What Works Instead of Materialism
If buying a bunch of stuff is not the answer, then
what is the key to happiness? Remember that bit about "more possessions, more worry"? The second half of that portion in Pirke Avot 2:7 provides an antidote: "If one has acquired Torah, one is increased in wisdom; if one has acquired a good friend, one is increased in good; if one has acquired a good neighbor, one is increased in peace." You do not have to be Jewish to understand this concept. It is about improving one's wisdom, one's sense of ethics, and improving interpersonal relationships, or in short, the intangibles. This concept lines up with studies showing that experiences typically provide stronger more lasting happiness than material wealth (
Kumar et al., 2020;
Weidman and Dunn, 2016;
Van Boven and Gilovich, 2003).
Pirke Avot gives us another antidote (4:1): "Who is rich? One who rejoices in their lot." Richness is not about wanting more of what you do not have. It is in part wanting less, but more importantly it is about accepting and appreciating what you do have. Rabbeinu Yonah's commentary suggests that one could have a multitude of material possessions but never feel satisfied. This is not to say that rich people are unhappy, but that material possessions do not guarantee happiness. To quote
Ecclesiastes 5:9, "He who loves silver will not be happy with silver."
This is not a piece saying that all material possessions are bad, that money is evil, or that the only way to be happy is to live with bare bone essentials. It is about shifting one's perception of wealth from what one has (or does not have) to defining it by one's capacity to appreciate what one does have.

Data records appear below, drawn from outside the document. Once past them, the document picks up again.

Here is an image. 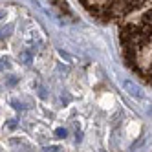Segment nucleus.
Returning <instances> with one entry per match:
<instances>
[{
	"mask_svg": "<svg viewBox=\"0 0 152 152\" xmlns=\"http://www.w3.org/2000/svg\"><path fill=\"white\" fill-rule=\"evenodd\" d=\"M121 51L137 77L152 84V2H141L121 24Z\"/></svg>",
	"mask_w": 152,
	"mask_h": 152,
	"instance_id": "1",
	"label": "nucleus"
},
{
	"mask_svg": "<svg viewBox=\"0 0 152 152\" xmlns=\"http://www.w3.org/2000/svg\"><path fill=\"white\" fill-rule=\"evenodd\" d=\"M9 31H11V26L4 28V29H2V37H7V35H9Z\"/></svg>",
	"mask_w": 152,
	"mask_h": 152,
	"instance_id": "4",
	"label": "nucleus"
},
{
	"mask_svg": "<svg viewBox=\"0 0 152 152\" xmlns=\"http://www.w3.org/2000/svg\"><path fill=\"white\" fill-rule=\"evenodd\" d=\"M83 6L101 20H125L137 11L141 2H83Z\"/></svg>",
	"mask_w": 152,
	"mask_h": 152,
	"instance_id": "2",
	"label": "nucleus"
},
{
	"mask_svg": "<svg viewBox=\"0 0 152 152\" xmlns=\"http://www.w3.org/2000/svg\"><path fill=\"white\" fill-rule=\"evenodd\" d=\"M55 136L57 137H64V136H66V130H64V128H57L55 130Z\"/></svg>",
	"mask_w": 152,
	"mask_h": 152,
	"instance_id": "3",
	"label": "nucleus"
}]
</instances>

It means saying "more would be nice, but it is not a prerequisite for joy." It means being satisfied with your lot, not someone else's. Sukkot invites us into that mindset each year: to step away from a false sense of permanence and into simplicity. It helps us rediscover how little we actually need to feel whole.
Traveling with merely a duffle bag and a backpack, I have not had so few material possessions on hand during my adult life. Yet I have a sense of personal and spiritual fullness that I have not felt in years. It does not mean that I will donate all my possessions when I get back to the United States and go all minimalist. It means that I measure wealth differently and that I appreciate the non-tangibles a lot more, whether that is a meaningful conversation, helping out others or a good, long laugh with a friend. That sort of richness does not fade or break. Perhaps that is the truest form of joy out there.